Sunday, February 04, 2018

"Both Books Offer an Important and Refreshingly Nuanced Depiction of Punk"

"Some of the lineages Kane traces here are so well known, by those who care to know such things, that they hardly bear repeating. It's no secret that Lou Reed held Delmore Schwartz in high esteem as a model and mentor, or that Richard Hell was a published poet long before the Voidoids were formed. But the additions Kane makes to the narrative of the genesis of 1970s underground New York are invaluable. Kane devotes a full chapter to Ed Sanders's band, The Fugs, formed on the Lower East Side in 1964. Confrontational, gleefully amateurish, funny and obscene, The Fugs recorded then-scandalous songs such as 'Coca Cola Douche', 'Group Grope', 'Slum Goddess of the Lower East Side' and 'Up Against the Wall, Motherfucker' (the line was borrowed from the same Amiri Baraka poem that inspired the anarchist group).

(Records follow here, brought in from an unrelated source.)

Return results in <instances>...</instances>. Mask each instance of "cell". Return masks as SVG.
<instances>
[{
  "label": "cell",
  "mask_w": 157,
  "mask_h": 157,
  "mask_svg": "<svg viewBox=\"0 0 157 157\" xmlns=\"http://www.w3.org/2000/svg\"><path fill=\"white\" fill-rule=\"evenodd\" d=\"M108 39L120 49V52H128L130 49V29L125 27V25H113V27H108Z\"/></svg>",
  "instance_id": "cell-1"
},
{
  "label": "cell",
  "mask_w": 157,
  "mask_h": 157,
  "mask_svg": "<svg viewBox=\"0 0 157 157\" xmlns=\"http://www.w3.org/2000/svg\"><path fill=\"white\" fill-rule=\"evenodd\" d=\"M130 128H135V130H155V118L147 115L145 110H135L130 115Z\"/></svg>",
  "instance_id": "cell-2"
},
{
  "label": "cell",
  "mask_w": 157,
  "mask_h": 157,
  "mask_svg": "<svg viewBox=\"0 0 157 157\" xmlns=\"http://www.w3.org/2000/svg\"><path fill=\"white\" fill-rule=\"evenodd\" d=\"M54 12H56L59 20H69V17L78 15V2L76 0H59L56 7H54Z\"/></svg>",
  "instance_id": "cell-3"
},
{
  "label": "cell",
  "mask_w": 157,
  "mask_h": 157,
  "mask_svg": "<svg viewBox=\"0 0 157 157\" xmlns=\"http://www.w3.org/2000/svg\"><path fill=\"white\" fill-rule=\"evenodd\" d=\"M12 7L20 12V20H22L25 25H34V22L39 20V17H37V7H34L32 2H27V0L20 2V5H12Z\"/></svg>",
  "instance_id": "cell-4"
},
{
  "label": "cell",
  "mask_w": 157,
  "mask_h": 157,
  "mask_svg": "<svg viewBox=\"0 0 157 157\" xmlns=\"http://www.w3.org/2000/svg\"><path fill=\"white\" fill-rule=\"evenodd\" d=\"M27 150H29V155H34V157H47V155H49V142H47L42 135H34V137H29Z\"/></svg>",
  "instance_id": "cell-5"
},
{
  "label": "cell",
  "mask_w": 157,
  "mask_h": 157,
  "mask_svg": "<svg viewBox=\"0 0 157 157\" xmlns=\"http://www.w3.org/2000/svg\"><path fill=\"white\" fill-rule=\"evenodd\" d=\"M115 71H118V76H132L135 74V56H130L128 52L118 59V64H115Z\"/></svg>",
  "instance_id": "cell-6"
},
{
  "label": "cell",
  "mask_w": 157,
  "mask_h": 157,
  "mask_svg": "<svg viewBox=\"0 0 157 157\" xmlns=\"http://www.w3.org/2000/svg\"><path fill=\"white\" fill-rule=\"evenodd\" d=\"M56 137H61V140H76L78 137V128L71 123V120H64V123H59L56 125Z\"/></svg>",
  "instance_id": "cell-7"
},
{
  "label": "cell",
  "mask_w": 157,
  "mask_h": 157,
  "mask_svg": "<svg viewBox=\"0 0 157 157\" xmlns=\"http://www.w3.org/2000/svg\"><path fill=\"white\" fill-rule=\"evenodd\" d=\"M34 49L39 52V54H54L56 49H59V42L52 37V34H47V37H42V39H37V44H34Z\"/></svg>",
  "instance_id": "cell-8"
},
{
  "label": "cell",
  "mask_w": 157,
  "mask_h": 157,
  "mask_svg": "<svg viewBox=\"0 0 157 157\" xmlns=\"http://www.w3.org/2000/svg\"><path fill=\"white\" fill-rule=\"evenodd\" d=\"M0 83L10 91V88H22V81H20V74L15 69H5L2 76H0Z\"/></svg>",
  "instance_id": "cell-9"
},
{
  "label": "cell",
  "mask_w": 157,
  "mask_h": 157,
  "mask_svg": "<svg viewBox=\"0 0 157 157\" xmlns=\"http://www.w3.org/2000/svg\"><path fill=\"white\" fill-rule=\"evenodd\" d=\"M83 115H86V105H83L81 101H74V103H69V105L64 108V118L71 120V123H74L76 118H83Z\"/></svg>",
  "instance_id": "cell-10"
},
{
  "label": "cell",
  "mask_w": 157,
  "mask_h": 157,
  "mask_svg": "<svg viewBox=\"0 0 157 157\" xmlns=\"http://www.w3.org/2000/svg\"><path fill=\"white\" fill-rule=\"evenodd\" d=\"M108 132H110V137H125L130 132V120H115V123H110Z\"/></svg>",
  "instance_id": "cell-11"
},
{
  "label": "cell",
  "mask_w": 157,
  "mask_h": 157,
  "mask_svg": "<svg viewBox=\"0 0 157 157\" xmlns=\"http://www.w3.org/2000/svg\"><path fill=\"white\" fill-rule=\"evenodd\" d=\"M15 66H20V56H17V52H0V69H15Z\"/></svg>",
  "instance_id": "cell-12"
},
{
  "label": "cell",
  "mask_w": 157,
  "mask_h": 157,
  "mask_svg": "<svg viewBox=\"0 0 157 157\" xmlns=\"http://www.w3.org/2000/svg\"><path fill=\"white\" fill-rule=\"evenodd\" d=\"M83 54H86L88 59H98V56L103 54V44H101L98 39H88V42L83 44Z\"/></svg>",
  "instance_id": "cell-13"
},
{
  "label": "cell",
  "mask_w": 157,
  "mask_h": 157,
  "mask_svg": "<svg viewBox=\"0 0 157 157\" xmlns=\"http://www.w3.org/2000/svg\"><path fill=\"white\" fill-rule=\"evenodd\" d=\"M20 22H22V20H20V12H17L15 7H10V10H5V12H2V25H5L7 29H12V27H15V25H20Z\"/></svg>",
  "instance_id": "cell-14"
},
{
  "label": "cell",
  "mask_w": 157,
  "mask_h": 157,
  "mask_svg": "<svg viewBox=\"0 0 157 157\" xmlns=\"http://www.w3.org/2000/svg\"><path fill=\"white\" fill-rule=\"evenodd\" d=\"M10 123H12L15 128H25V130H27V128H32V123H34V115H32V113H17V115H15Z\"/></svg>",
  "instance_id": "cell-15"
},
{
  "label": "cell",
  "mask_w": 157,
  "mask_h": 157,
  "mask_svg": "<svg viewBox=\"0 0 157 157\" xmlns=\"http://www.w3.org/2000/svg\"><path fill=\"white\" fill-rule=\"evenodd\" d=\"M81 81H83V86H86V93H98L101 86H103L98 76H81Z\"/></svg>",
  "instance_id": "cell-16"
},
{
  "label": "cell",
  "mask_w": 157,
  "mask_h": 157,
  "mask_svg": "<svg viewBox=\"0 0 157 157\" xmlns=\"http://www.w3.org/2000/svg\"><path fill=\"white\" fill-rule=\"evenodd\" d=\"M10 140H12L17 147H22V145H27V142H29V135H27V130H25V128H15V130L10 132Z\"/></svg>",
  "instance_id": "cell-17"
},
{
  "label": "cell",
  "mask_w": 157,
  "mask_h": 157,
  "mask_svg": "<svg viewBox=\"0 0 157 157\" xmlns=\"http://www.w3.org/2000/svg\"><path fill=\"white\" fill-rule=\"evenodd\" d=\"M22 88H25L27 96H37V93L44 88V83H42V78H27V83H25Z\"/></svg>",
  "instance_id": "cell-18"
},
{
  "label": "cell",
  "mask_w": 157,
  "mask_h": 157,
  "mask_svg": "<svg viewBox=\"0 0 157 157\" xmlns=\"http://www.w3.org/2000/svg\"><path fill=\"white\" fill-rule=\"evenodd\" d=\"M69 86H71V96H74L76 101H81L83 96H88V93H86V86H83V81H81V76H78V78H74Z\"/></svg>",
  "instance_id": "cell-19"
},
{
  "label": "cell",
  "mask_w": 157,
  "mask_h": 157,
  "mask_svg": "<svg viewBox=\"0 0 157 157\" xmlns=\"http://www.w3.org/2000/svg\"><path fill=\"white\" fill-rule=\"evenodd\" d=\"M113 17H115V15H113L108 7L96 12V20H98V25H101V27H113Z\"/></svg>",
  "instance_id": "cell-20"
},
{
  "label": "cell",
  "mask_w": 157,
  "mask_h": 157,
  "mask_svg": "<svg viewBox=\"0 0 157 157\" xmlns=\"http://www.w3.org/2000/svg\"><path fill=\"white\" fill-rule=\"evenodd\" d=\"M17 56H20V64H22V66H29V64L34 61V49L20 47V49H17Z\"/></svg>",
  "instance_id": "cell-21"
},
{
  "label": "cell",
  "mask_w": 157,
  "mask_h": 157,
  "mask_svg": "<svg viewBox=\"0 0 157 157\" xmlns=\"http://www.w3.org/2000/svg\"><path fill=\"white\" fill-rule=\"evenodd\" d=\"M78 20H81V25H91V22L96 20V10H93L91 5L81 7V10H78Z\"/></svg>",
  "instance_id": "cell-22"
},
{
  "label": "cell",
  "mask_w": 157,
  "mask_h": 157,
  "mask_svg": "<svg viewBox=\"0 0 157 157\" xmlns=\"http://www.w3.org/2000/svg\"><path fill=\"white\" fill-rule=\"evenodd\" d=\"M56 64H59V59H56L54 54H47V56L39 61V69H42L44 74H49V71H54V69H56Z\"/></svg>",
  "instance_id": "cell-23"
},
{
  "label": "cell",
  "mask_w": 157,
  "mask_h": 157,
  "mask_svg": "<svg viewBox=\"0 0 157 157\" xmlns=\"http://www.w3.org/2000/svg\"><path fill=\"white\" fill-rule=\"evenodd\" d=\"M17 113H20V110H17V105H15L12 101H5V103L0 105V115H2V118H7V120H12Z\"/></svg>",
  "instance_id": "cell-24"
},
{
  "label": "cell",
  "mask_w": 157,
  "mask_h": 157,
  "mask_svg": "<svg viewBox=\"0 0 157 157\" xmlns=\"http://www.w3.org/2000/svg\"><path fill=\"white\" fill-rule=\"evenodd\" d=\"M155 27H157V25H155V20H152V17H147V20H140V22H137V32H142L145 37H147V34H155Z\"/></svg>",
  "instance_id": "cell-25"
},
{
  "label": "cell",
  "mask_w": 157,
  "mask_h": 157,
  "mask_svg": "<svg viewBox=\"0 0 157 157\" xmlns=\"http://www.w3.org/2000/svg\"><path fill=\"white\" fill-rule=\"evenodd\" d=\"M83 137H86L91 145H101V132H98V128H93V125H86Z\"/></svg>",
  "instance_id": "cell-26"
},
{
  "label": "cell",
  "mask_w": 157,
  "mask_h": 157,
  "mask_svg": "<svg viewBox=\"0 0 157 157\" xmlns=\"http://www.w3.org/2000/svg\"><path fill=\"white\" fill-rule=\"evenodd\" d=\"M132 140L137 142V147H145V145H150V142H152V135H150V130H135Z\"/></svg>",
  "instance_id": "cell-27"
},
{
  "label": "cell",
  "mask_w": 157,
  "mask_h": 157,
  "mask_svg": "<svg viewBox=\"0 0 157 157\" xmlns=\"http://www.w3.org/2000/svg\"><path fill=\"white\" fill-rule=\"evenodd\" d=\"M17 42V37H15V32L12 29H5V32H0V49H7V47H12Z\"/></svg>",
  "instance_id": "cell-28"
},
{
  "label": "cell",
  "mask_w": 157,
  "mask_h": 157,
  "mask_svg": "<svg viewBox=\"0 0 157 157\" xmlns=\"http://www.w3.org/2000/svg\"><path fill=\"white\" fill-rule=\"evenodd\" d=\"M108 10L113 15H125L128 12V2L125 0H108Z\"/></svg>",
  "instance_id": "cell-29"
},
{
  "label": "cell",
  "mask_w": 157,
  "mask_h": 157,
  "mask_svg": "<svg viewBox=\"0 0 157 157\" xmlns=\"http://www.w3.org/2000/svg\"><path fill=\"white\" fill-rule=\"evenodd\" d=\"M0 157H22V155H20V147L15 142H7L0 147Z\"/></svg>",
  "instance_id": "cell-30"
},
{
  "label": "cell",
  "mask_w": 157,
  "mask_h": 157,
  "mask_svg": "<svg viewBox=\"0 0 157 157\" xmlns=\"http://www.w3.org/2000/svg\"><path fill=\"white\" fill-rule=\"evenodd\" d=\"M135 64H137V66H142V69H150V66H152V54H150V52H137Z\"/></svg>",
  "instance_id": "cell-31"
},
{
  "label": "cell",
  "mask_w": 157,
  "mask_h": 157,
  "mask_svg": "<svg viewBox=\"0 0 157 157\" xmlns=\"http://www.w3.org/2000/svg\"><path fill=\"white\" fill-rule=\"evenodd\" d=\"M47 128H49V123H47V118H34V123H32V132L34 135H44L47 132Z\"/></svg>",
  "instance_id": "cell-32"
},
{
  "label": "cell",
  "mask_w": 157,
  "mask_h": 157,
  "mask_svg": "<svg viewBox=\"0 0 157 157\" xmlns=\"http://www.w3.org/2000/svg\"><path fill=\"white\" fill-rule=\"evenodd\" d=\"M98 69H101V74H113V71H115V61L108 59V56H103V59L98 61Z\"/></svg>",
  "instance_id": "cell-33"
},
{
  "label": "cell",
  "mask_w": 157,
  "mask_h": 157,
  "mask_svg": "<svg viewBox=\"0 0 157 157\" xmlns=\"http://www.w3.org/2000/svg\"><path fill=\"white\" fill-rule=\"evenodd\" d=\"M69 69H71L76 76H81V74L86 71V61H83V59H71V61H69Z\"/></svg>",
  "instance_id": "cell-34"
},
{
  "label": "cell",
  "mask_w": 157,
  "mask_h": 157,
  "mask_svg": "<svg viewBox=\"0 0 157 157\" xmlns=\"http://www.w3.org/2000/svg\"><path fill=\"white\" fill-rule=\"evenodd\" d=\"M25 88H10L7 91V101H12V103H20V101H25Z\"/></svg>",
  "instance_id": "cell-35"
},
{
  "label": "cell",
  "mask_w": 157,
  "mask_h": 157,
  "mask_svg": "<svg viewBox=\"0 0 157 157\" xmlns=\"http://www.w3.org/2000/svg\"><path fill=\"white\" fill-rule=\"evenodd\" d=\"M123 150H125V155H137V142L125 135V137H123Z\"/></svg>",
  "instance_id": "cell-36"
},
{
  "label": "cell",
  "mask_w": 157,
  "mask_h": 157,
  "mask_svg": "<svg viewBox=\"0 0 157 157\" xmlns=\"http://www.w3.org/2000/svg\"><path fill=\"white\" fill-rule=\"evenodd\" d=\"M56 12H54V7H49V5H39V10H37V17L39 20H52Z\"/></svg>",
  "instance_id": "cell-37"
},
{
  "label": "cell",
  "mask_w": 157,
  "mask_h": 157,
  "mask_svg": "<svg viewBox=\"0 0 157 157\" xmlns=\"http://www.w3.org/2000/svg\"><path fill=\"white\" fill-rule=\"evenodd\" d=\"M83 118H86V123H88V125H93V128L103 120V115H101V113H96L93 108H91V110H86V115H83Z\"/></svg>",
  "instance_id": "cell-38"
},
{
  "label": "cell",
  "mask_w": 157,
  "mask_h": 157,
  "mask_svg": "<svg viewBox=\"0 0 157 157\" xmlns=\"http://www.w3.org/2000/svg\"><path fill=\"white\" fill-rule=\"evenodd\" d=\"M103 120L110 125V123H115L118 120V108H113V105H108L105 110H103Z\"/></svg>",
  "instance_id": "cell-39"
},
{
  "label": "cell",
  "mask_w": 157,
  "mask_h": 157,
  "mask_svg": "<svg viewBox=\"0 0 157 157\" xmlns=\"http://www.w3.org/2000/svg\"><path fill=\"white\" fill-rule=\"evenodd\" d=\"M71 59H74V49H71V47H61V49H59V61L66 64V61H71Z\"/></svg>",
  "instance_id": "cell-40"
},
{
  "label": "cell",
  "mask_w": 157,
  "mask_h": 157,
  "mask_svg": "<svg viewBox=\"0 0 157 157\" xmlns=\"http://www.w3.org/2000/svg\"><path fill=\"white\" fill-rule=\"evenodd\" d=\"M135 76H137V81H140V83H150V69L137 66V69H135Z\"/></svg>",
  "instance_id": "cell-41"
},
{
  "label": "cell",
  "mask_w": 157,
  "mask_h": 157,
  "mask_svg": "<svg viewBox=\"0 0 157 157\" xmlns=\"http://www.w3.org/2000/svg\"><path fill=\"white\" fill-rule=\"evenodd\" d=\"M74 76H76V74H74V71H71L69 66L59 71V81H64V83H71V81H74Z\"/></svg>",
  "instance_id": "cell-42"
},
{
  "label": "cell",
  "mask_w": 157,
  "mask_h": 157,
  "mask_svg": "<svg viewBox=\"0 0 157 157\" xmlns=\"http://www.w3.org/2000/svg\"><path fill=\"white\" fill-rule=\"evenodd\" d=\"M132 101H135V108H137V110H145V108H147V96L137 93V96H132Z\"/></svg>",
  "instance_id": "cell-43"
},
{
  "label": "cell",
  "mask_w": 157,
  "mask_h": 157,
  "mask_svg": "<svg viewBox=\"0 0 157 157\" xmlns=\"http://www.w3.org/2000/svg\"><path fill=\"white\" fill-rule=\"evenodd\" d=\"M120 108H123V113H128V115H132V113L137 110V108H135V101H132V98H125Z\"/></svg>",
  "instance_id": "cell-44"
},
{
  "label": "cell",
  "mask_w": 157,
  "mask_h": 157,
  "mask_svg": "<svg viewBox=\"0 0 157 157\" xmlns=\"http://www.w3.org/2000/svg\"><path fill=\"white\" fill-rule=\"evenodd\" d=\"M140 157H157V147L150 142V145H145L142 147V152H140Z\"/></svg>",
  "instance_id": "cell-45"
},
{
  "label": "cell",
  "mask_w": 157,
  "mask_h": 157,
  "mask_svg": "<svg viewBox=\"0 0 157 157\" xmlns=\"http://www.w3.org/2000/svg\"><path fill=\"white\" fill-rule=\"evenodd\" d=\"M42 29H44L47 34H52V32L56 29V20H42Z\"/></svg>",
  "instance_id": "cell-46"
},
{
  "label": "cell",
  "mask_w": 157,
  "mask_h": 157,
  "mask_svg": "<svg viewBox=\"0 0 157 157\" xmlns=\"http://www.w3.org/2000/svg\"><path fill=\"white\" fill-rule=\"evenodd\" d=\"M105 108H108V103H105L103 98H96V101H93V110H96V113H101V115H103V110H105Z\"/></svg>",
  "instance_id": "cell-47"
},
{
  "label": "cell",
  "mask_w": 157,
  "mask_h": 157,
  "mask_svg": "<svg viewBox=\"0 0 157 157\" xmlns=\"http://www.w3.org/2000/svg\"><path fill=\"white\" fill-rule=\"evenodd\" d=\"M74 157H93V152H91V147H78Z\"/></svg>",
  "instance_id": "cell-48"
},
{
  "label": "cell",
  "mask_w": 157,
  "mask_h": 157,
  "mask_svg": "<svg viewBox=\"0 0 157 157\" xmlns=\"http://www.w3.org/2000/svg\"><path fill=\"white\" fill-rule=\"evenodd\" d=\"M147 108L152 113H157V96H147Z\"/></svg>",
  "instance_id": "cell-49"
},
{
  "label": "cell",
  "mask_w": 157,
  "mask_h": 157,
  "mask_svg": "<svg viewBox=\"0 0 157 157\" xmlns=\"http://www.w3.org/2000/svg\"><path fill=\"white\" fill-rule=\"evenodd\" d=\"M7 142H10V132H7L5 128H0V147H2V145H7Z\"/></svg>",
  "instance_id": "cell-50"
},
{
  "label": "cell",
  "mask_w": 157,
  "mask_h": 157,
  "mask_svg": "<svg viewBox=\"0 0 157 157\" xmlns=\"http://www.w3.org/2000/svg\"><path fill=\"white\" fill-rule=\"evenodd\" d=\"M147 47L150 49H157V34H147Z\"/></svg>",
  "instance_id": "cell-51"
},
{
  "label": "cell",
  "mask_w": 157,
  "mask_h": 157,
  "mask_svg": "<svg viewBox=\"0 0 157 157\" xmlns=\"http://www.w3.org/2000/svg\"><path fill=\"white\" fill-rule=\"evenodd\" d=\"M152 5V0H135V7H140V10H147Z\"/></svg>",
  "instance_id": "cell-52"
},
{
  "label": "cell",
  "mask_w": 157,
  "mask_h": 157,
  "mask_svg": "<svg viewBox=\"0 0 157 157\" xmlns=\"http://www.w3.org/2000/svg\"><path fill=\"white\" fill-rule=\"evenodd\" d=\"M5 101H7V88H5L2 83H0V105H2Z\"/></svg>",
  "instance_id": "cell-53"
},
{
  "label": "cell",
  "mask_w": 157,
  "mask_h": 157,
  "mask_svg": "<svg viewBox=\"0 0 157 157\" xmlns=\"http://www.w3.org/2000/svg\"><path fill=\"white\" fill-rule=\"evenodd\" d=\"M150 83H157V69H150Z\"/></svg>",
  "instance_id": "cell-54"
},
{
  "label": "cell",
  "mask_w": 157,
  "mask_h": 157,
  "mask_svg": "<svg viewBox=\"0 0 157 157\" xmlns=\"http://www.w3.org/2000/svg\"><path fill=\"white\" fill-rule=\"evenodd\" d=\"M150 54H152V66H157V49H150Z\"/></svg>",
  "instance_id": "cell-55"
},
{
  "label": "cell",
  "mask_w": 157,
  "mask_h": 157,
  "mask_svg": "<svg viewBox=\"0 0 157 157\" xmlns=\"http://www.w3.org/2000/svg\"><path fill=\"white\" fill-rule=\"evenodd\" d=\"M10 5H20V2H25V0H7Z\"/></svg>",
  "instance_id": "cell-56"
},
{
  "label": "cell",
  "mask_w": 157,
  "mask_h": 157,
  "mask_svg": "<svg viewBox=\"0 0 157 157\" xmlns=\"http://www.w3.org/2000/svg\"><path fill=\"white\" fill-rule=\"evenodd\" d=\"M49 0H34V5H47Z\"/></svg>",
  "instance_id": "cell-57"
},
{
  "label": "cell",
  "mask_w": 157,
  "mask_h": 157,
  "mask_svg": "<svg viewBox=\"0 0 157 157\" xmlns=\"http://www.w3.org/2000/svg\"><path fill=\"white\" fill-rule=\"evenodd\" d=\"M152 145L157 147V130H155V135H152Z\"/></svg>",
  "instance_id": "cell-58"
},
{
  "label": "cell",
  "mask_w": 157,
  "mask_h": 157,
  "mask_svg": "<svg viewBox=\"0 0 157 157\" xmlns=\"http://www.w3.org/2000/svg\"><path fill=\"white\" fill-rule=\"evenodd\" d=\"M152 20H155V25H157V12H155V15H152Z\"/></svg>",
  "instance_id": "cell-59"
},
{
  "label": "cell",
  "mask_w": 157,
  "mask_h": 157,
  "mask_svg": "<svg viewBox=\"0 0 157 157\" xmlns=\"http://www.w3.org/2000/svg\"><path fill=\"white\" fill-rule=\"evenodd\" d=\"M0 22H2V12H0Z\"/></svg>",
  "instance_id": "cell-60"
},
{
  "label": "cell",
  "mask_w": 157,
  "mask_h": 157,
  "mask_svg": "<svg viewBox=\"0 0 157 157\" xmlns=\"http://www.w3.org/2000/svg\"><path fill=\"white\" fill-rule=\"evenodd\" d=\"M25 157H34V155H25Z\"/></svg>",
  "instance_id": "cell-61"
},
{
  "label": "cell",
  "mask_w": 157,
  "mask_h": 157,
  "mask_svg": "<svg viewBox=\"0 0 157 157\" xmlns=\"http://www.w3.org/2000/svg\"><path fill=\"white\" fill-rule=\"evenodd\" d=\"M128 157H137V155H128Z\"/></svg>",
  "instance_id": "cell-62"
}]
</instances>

They satirized Ginsberg's near-sacred poem, 'Howl'. Clearly, The Fugs were precursors not only of Frank Zappa and the Mothers of Invention, but later punk groups such as the Dead Kennedys. 'Monday nothing, Tuesday nothing, Wednesday and Thursday nothing' begin the lyrics of a popular Fugs song. Their cheerful nihilism presaged the 'cynical enthusiasm' that, as the zine founder Tony Drayton recalls in Punk is Dead, drove London punk."

Chris Kraus at The Times Literary Supplement reviews Richard Cabut and Andrew Gallix's Punk Is Dead and Daniel Kane's "Do You Have a Band?".